> Written exercise
Print the following lines word for word, from the line containing "How great a" through the end of the entries, both included.

Data listing
********

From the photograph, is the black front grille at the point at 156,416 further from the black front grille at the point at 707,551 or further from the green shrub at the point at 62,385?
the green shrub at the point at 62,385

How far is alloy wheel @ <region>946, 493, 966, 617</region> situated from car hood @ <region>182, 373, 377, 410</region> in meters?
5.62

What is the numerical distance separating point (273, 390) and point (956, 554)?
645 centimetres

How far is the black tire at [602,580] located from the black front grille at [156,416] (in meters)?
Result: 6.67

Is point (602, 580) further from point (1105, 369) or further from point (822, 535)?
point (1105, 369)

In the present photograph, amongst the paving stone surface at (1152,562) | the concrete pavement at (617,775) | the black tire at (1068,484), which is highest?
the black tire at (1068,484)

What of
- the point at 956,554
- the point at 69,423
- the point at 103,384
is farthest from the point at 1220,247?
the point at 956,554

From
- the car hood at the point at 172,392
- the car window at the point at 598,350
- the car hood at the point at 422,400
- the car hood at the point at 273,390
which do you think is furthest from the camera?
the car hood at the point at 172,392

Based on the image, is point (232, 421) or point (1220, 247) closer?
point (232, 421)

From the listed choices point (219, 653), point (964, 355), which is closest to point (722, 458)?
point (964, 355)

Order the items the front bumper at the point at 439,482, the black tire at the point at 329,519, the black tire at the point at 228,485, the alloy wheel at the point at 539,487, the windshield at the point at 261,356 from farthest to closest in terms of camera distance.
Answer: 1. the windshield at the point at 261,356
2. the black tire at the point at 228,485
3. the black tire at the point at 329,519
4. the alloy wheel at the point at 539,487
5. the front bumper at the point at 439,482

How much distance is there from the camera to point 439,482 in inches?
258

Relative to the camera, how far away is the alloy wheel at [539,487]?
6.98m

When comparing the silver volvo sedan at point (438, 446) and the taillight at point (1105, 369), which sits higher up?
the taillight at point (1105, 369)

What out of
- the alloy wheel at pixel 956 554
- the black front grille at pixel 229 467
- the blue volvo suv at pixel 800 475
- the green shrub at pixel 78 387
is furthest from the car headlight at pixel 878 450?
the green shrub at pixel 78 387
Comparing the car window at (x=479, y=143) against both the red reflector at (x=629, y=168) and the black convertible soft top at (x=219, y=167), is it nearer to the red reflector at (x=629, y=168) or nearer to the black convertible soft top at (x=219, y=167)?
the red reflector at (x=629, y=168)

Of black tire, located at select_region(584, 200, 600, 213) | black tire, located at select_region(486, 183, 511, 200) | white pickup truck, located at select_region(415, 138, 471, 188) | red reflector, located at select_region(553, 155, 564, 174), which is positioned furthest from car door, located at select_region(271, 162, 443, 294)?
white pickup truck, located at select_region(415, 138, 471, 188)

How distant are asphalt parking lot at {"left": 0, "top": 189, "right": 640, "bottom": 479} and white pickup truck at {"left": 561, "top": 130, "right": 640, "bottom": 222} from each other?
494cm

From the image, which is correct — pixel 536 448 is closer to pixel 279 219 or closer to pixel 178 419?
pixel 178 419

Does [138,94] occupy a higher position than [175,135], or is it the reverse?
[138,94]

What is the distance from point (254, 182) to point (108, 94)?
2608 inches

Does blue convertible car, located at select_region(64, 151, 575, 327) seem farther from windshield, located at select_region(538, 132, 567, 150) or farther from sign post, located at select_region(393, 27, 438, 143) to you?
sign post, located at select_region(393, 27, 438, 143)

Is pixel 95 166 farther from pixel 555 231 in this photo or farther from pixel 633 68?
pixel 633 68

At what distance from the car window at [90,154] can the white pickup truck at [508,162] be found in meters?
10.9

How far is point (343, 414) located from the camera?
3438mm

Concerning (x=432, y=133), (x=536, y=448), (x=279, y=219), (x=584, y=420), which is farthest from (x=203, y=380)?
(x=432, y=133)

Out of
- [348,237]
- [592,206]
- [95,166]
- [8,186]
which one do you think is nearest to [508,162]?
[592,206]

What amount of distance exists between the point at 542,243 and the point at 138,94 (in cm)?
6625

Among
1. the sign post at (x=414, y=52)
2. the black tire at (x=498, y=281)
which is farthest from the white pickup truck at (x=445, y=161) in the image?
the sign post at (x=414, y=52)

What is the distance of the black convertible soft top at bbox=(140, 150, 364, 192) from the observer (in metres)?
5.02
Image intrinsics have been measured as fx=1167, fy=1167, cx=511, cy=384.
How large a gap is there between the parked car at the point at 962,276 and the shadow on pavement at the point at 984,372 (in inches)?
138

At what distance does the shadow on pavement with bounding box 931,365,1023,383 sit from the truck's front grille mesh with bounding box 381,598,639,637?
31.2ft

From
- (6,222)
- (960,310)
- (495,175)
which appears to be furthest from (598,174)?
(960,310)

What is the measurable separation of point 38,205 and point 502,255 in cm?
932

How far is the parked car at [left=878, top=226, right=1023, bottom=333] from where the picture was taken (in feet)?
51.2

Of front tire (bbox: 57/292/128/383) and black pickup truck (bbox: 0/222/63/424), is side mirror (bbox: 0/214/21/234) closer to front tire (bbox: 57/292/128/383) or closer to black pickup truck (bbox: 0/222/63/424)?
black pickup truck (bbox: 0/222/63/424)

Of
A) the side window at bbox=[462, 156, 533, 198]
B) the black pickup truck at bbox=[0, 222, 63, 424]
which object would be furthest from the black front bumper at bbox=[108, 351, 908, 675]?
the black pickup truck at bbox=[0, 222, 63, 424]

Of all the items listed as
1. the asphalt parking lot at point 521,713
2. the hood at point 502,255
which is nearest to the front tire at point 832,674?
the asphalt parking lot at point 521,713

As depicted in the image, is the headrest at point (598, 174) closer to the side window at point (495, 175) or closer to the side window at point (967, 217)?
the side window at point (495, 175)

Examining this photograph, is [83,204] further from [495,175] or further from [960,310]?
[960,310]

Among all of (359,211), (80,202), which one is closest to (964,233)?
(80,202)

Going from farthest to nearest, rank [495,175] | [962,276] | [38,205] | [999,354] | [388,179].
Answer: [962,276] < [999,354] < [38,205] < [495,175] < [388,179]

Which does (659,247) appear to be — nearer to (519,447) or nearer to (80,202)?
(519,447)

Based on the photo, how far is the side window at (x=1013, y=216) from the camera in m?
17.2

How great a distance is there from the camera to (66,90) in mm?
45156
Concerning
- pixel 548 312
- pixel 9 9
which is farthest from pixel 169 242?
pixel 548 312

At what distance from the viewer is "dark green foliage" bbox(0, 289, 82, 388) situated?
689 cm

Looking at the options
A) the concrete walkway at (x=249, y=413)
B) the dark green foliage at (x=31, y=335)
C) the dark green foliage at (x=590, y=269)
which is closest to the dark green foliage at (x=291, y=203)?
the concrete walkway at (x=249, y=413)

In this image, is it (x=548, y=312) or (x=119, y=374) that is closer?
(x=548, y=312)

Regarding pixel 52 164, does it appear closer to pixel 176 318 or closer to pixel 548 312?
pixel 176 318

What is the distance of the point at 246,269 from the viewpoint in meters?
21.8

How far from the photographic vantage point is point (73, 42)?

********

> Finished task
How great a distance is there from the camera to (66,90) in mm?
45156
Concerning
- pixel 548 312
- pixel 9 9
which is farthest from pixel 169 242?
pixel 548 312

At what distance from the viewer is "dark green foliage" bbox(0, 289, 82, 388) situated?
689 cm

Looking at the options
A) the concrete walkway at (x=249, y=413)
B) the dark green foliage at (x=31, y=335)
C) the dark green foliage at (x=590, y=269)
which is closest to the dark green foliage at (x=291, y=203)?
the concrete walkway at (x=249, y=413)

In this image, is it (x=548, y=312) or (x=119, y=374) that is closer?
(x=548, y=312)

Regarding pixel 52 164, does it appear closer to pixel 176 318 or closer to pixel 548 312?
pixel 176 318

What is the distance of the point at 246,269 from the viewpoint in meters?
21.8

How far from the photographic vantage point is point (73, 42)?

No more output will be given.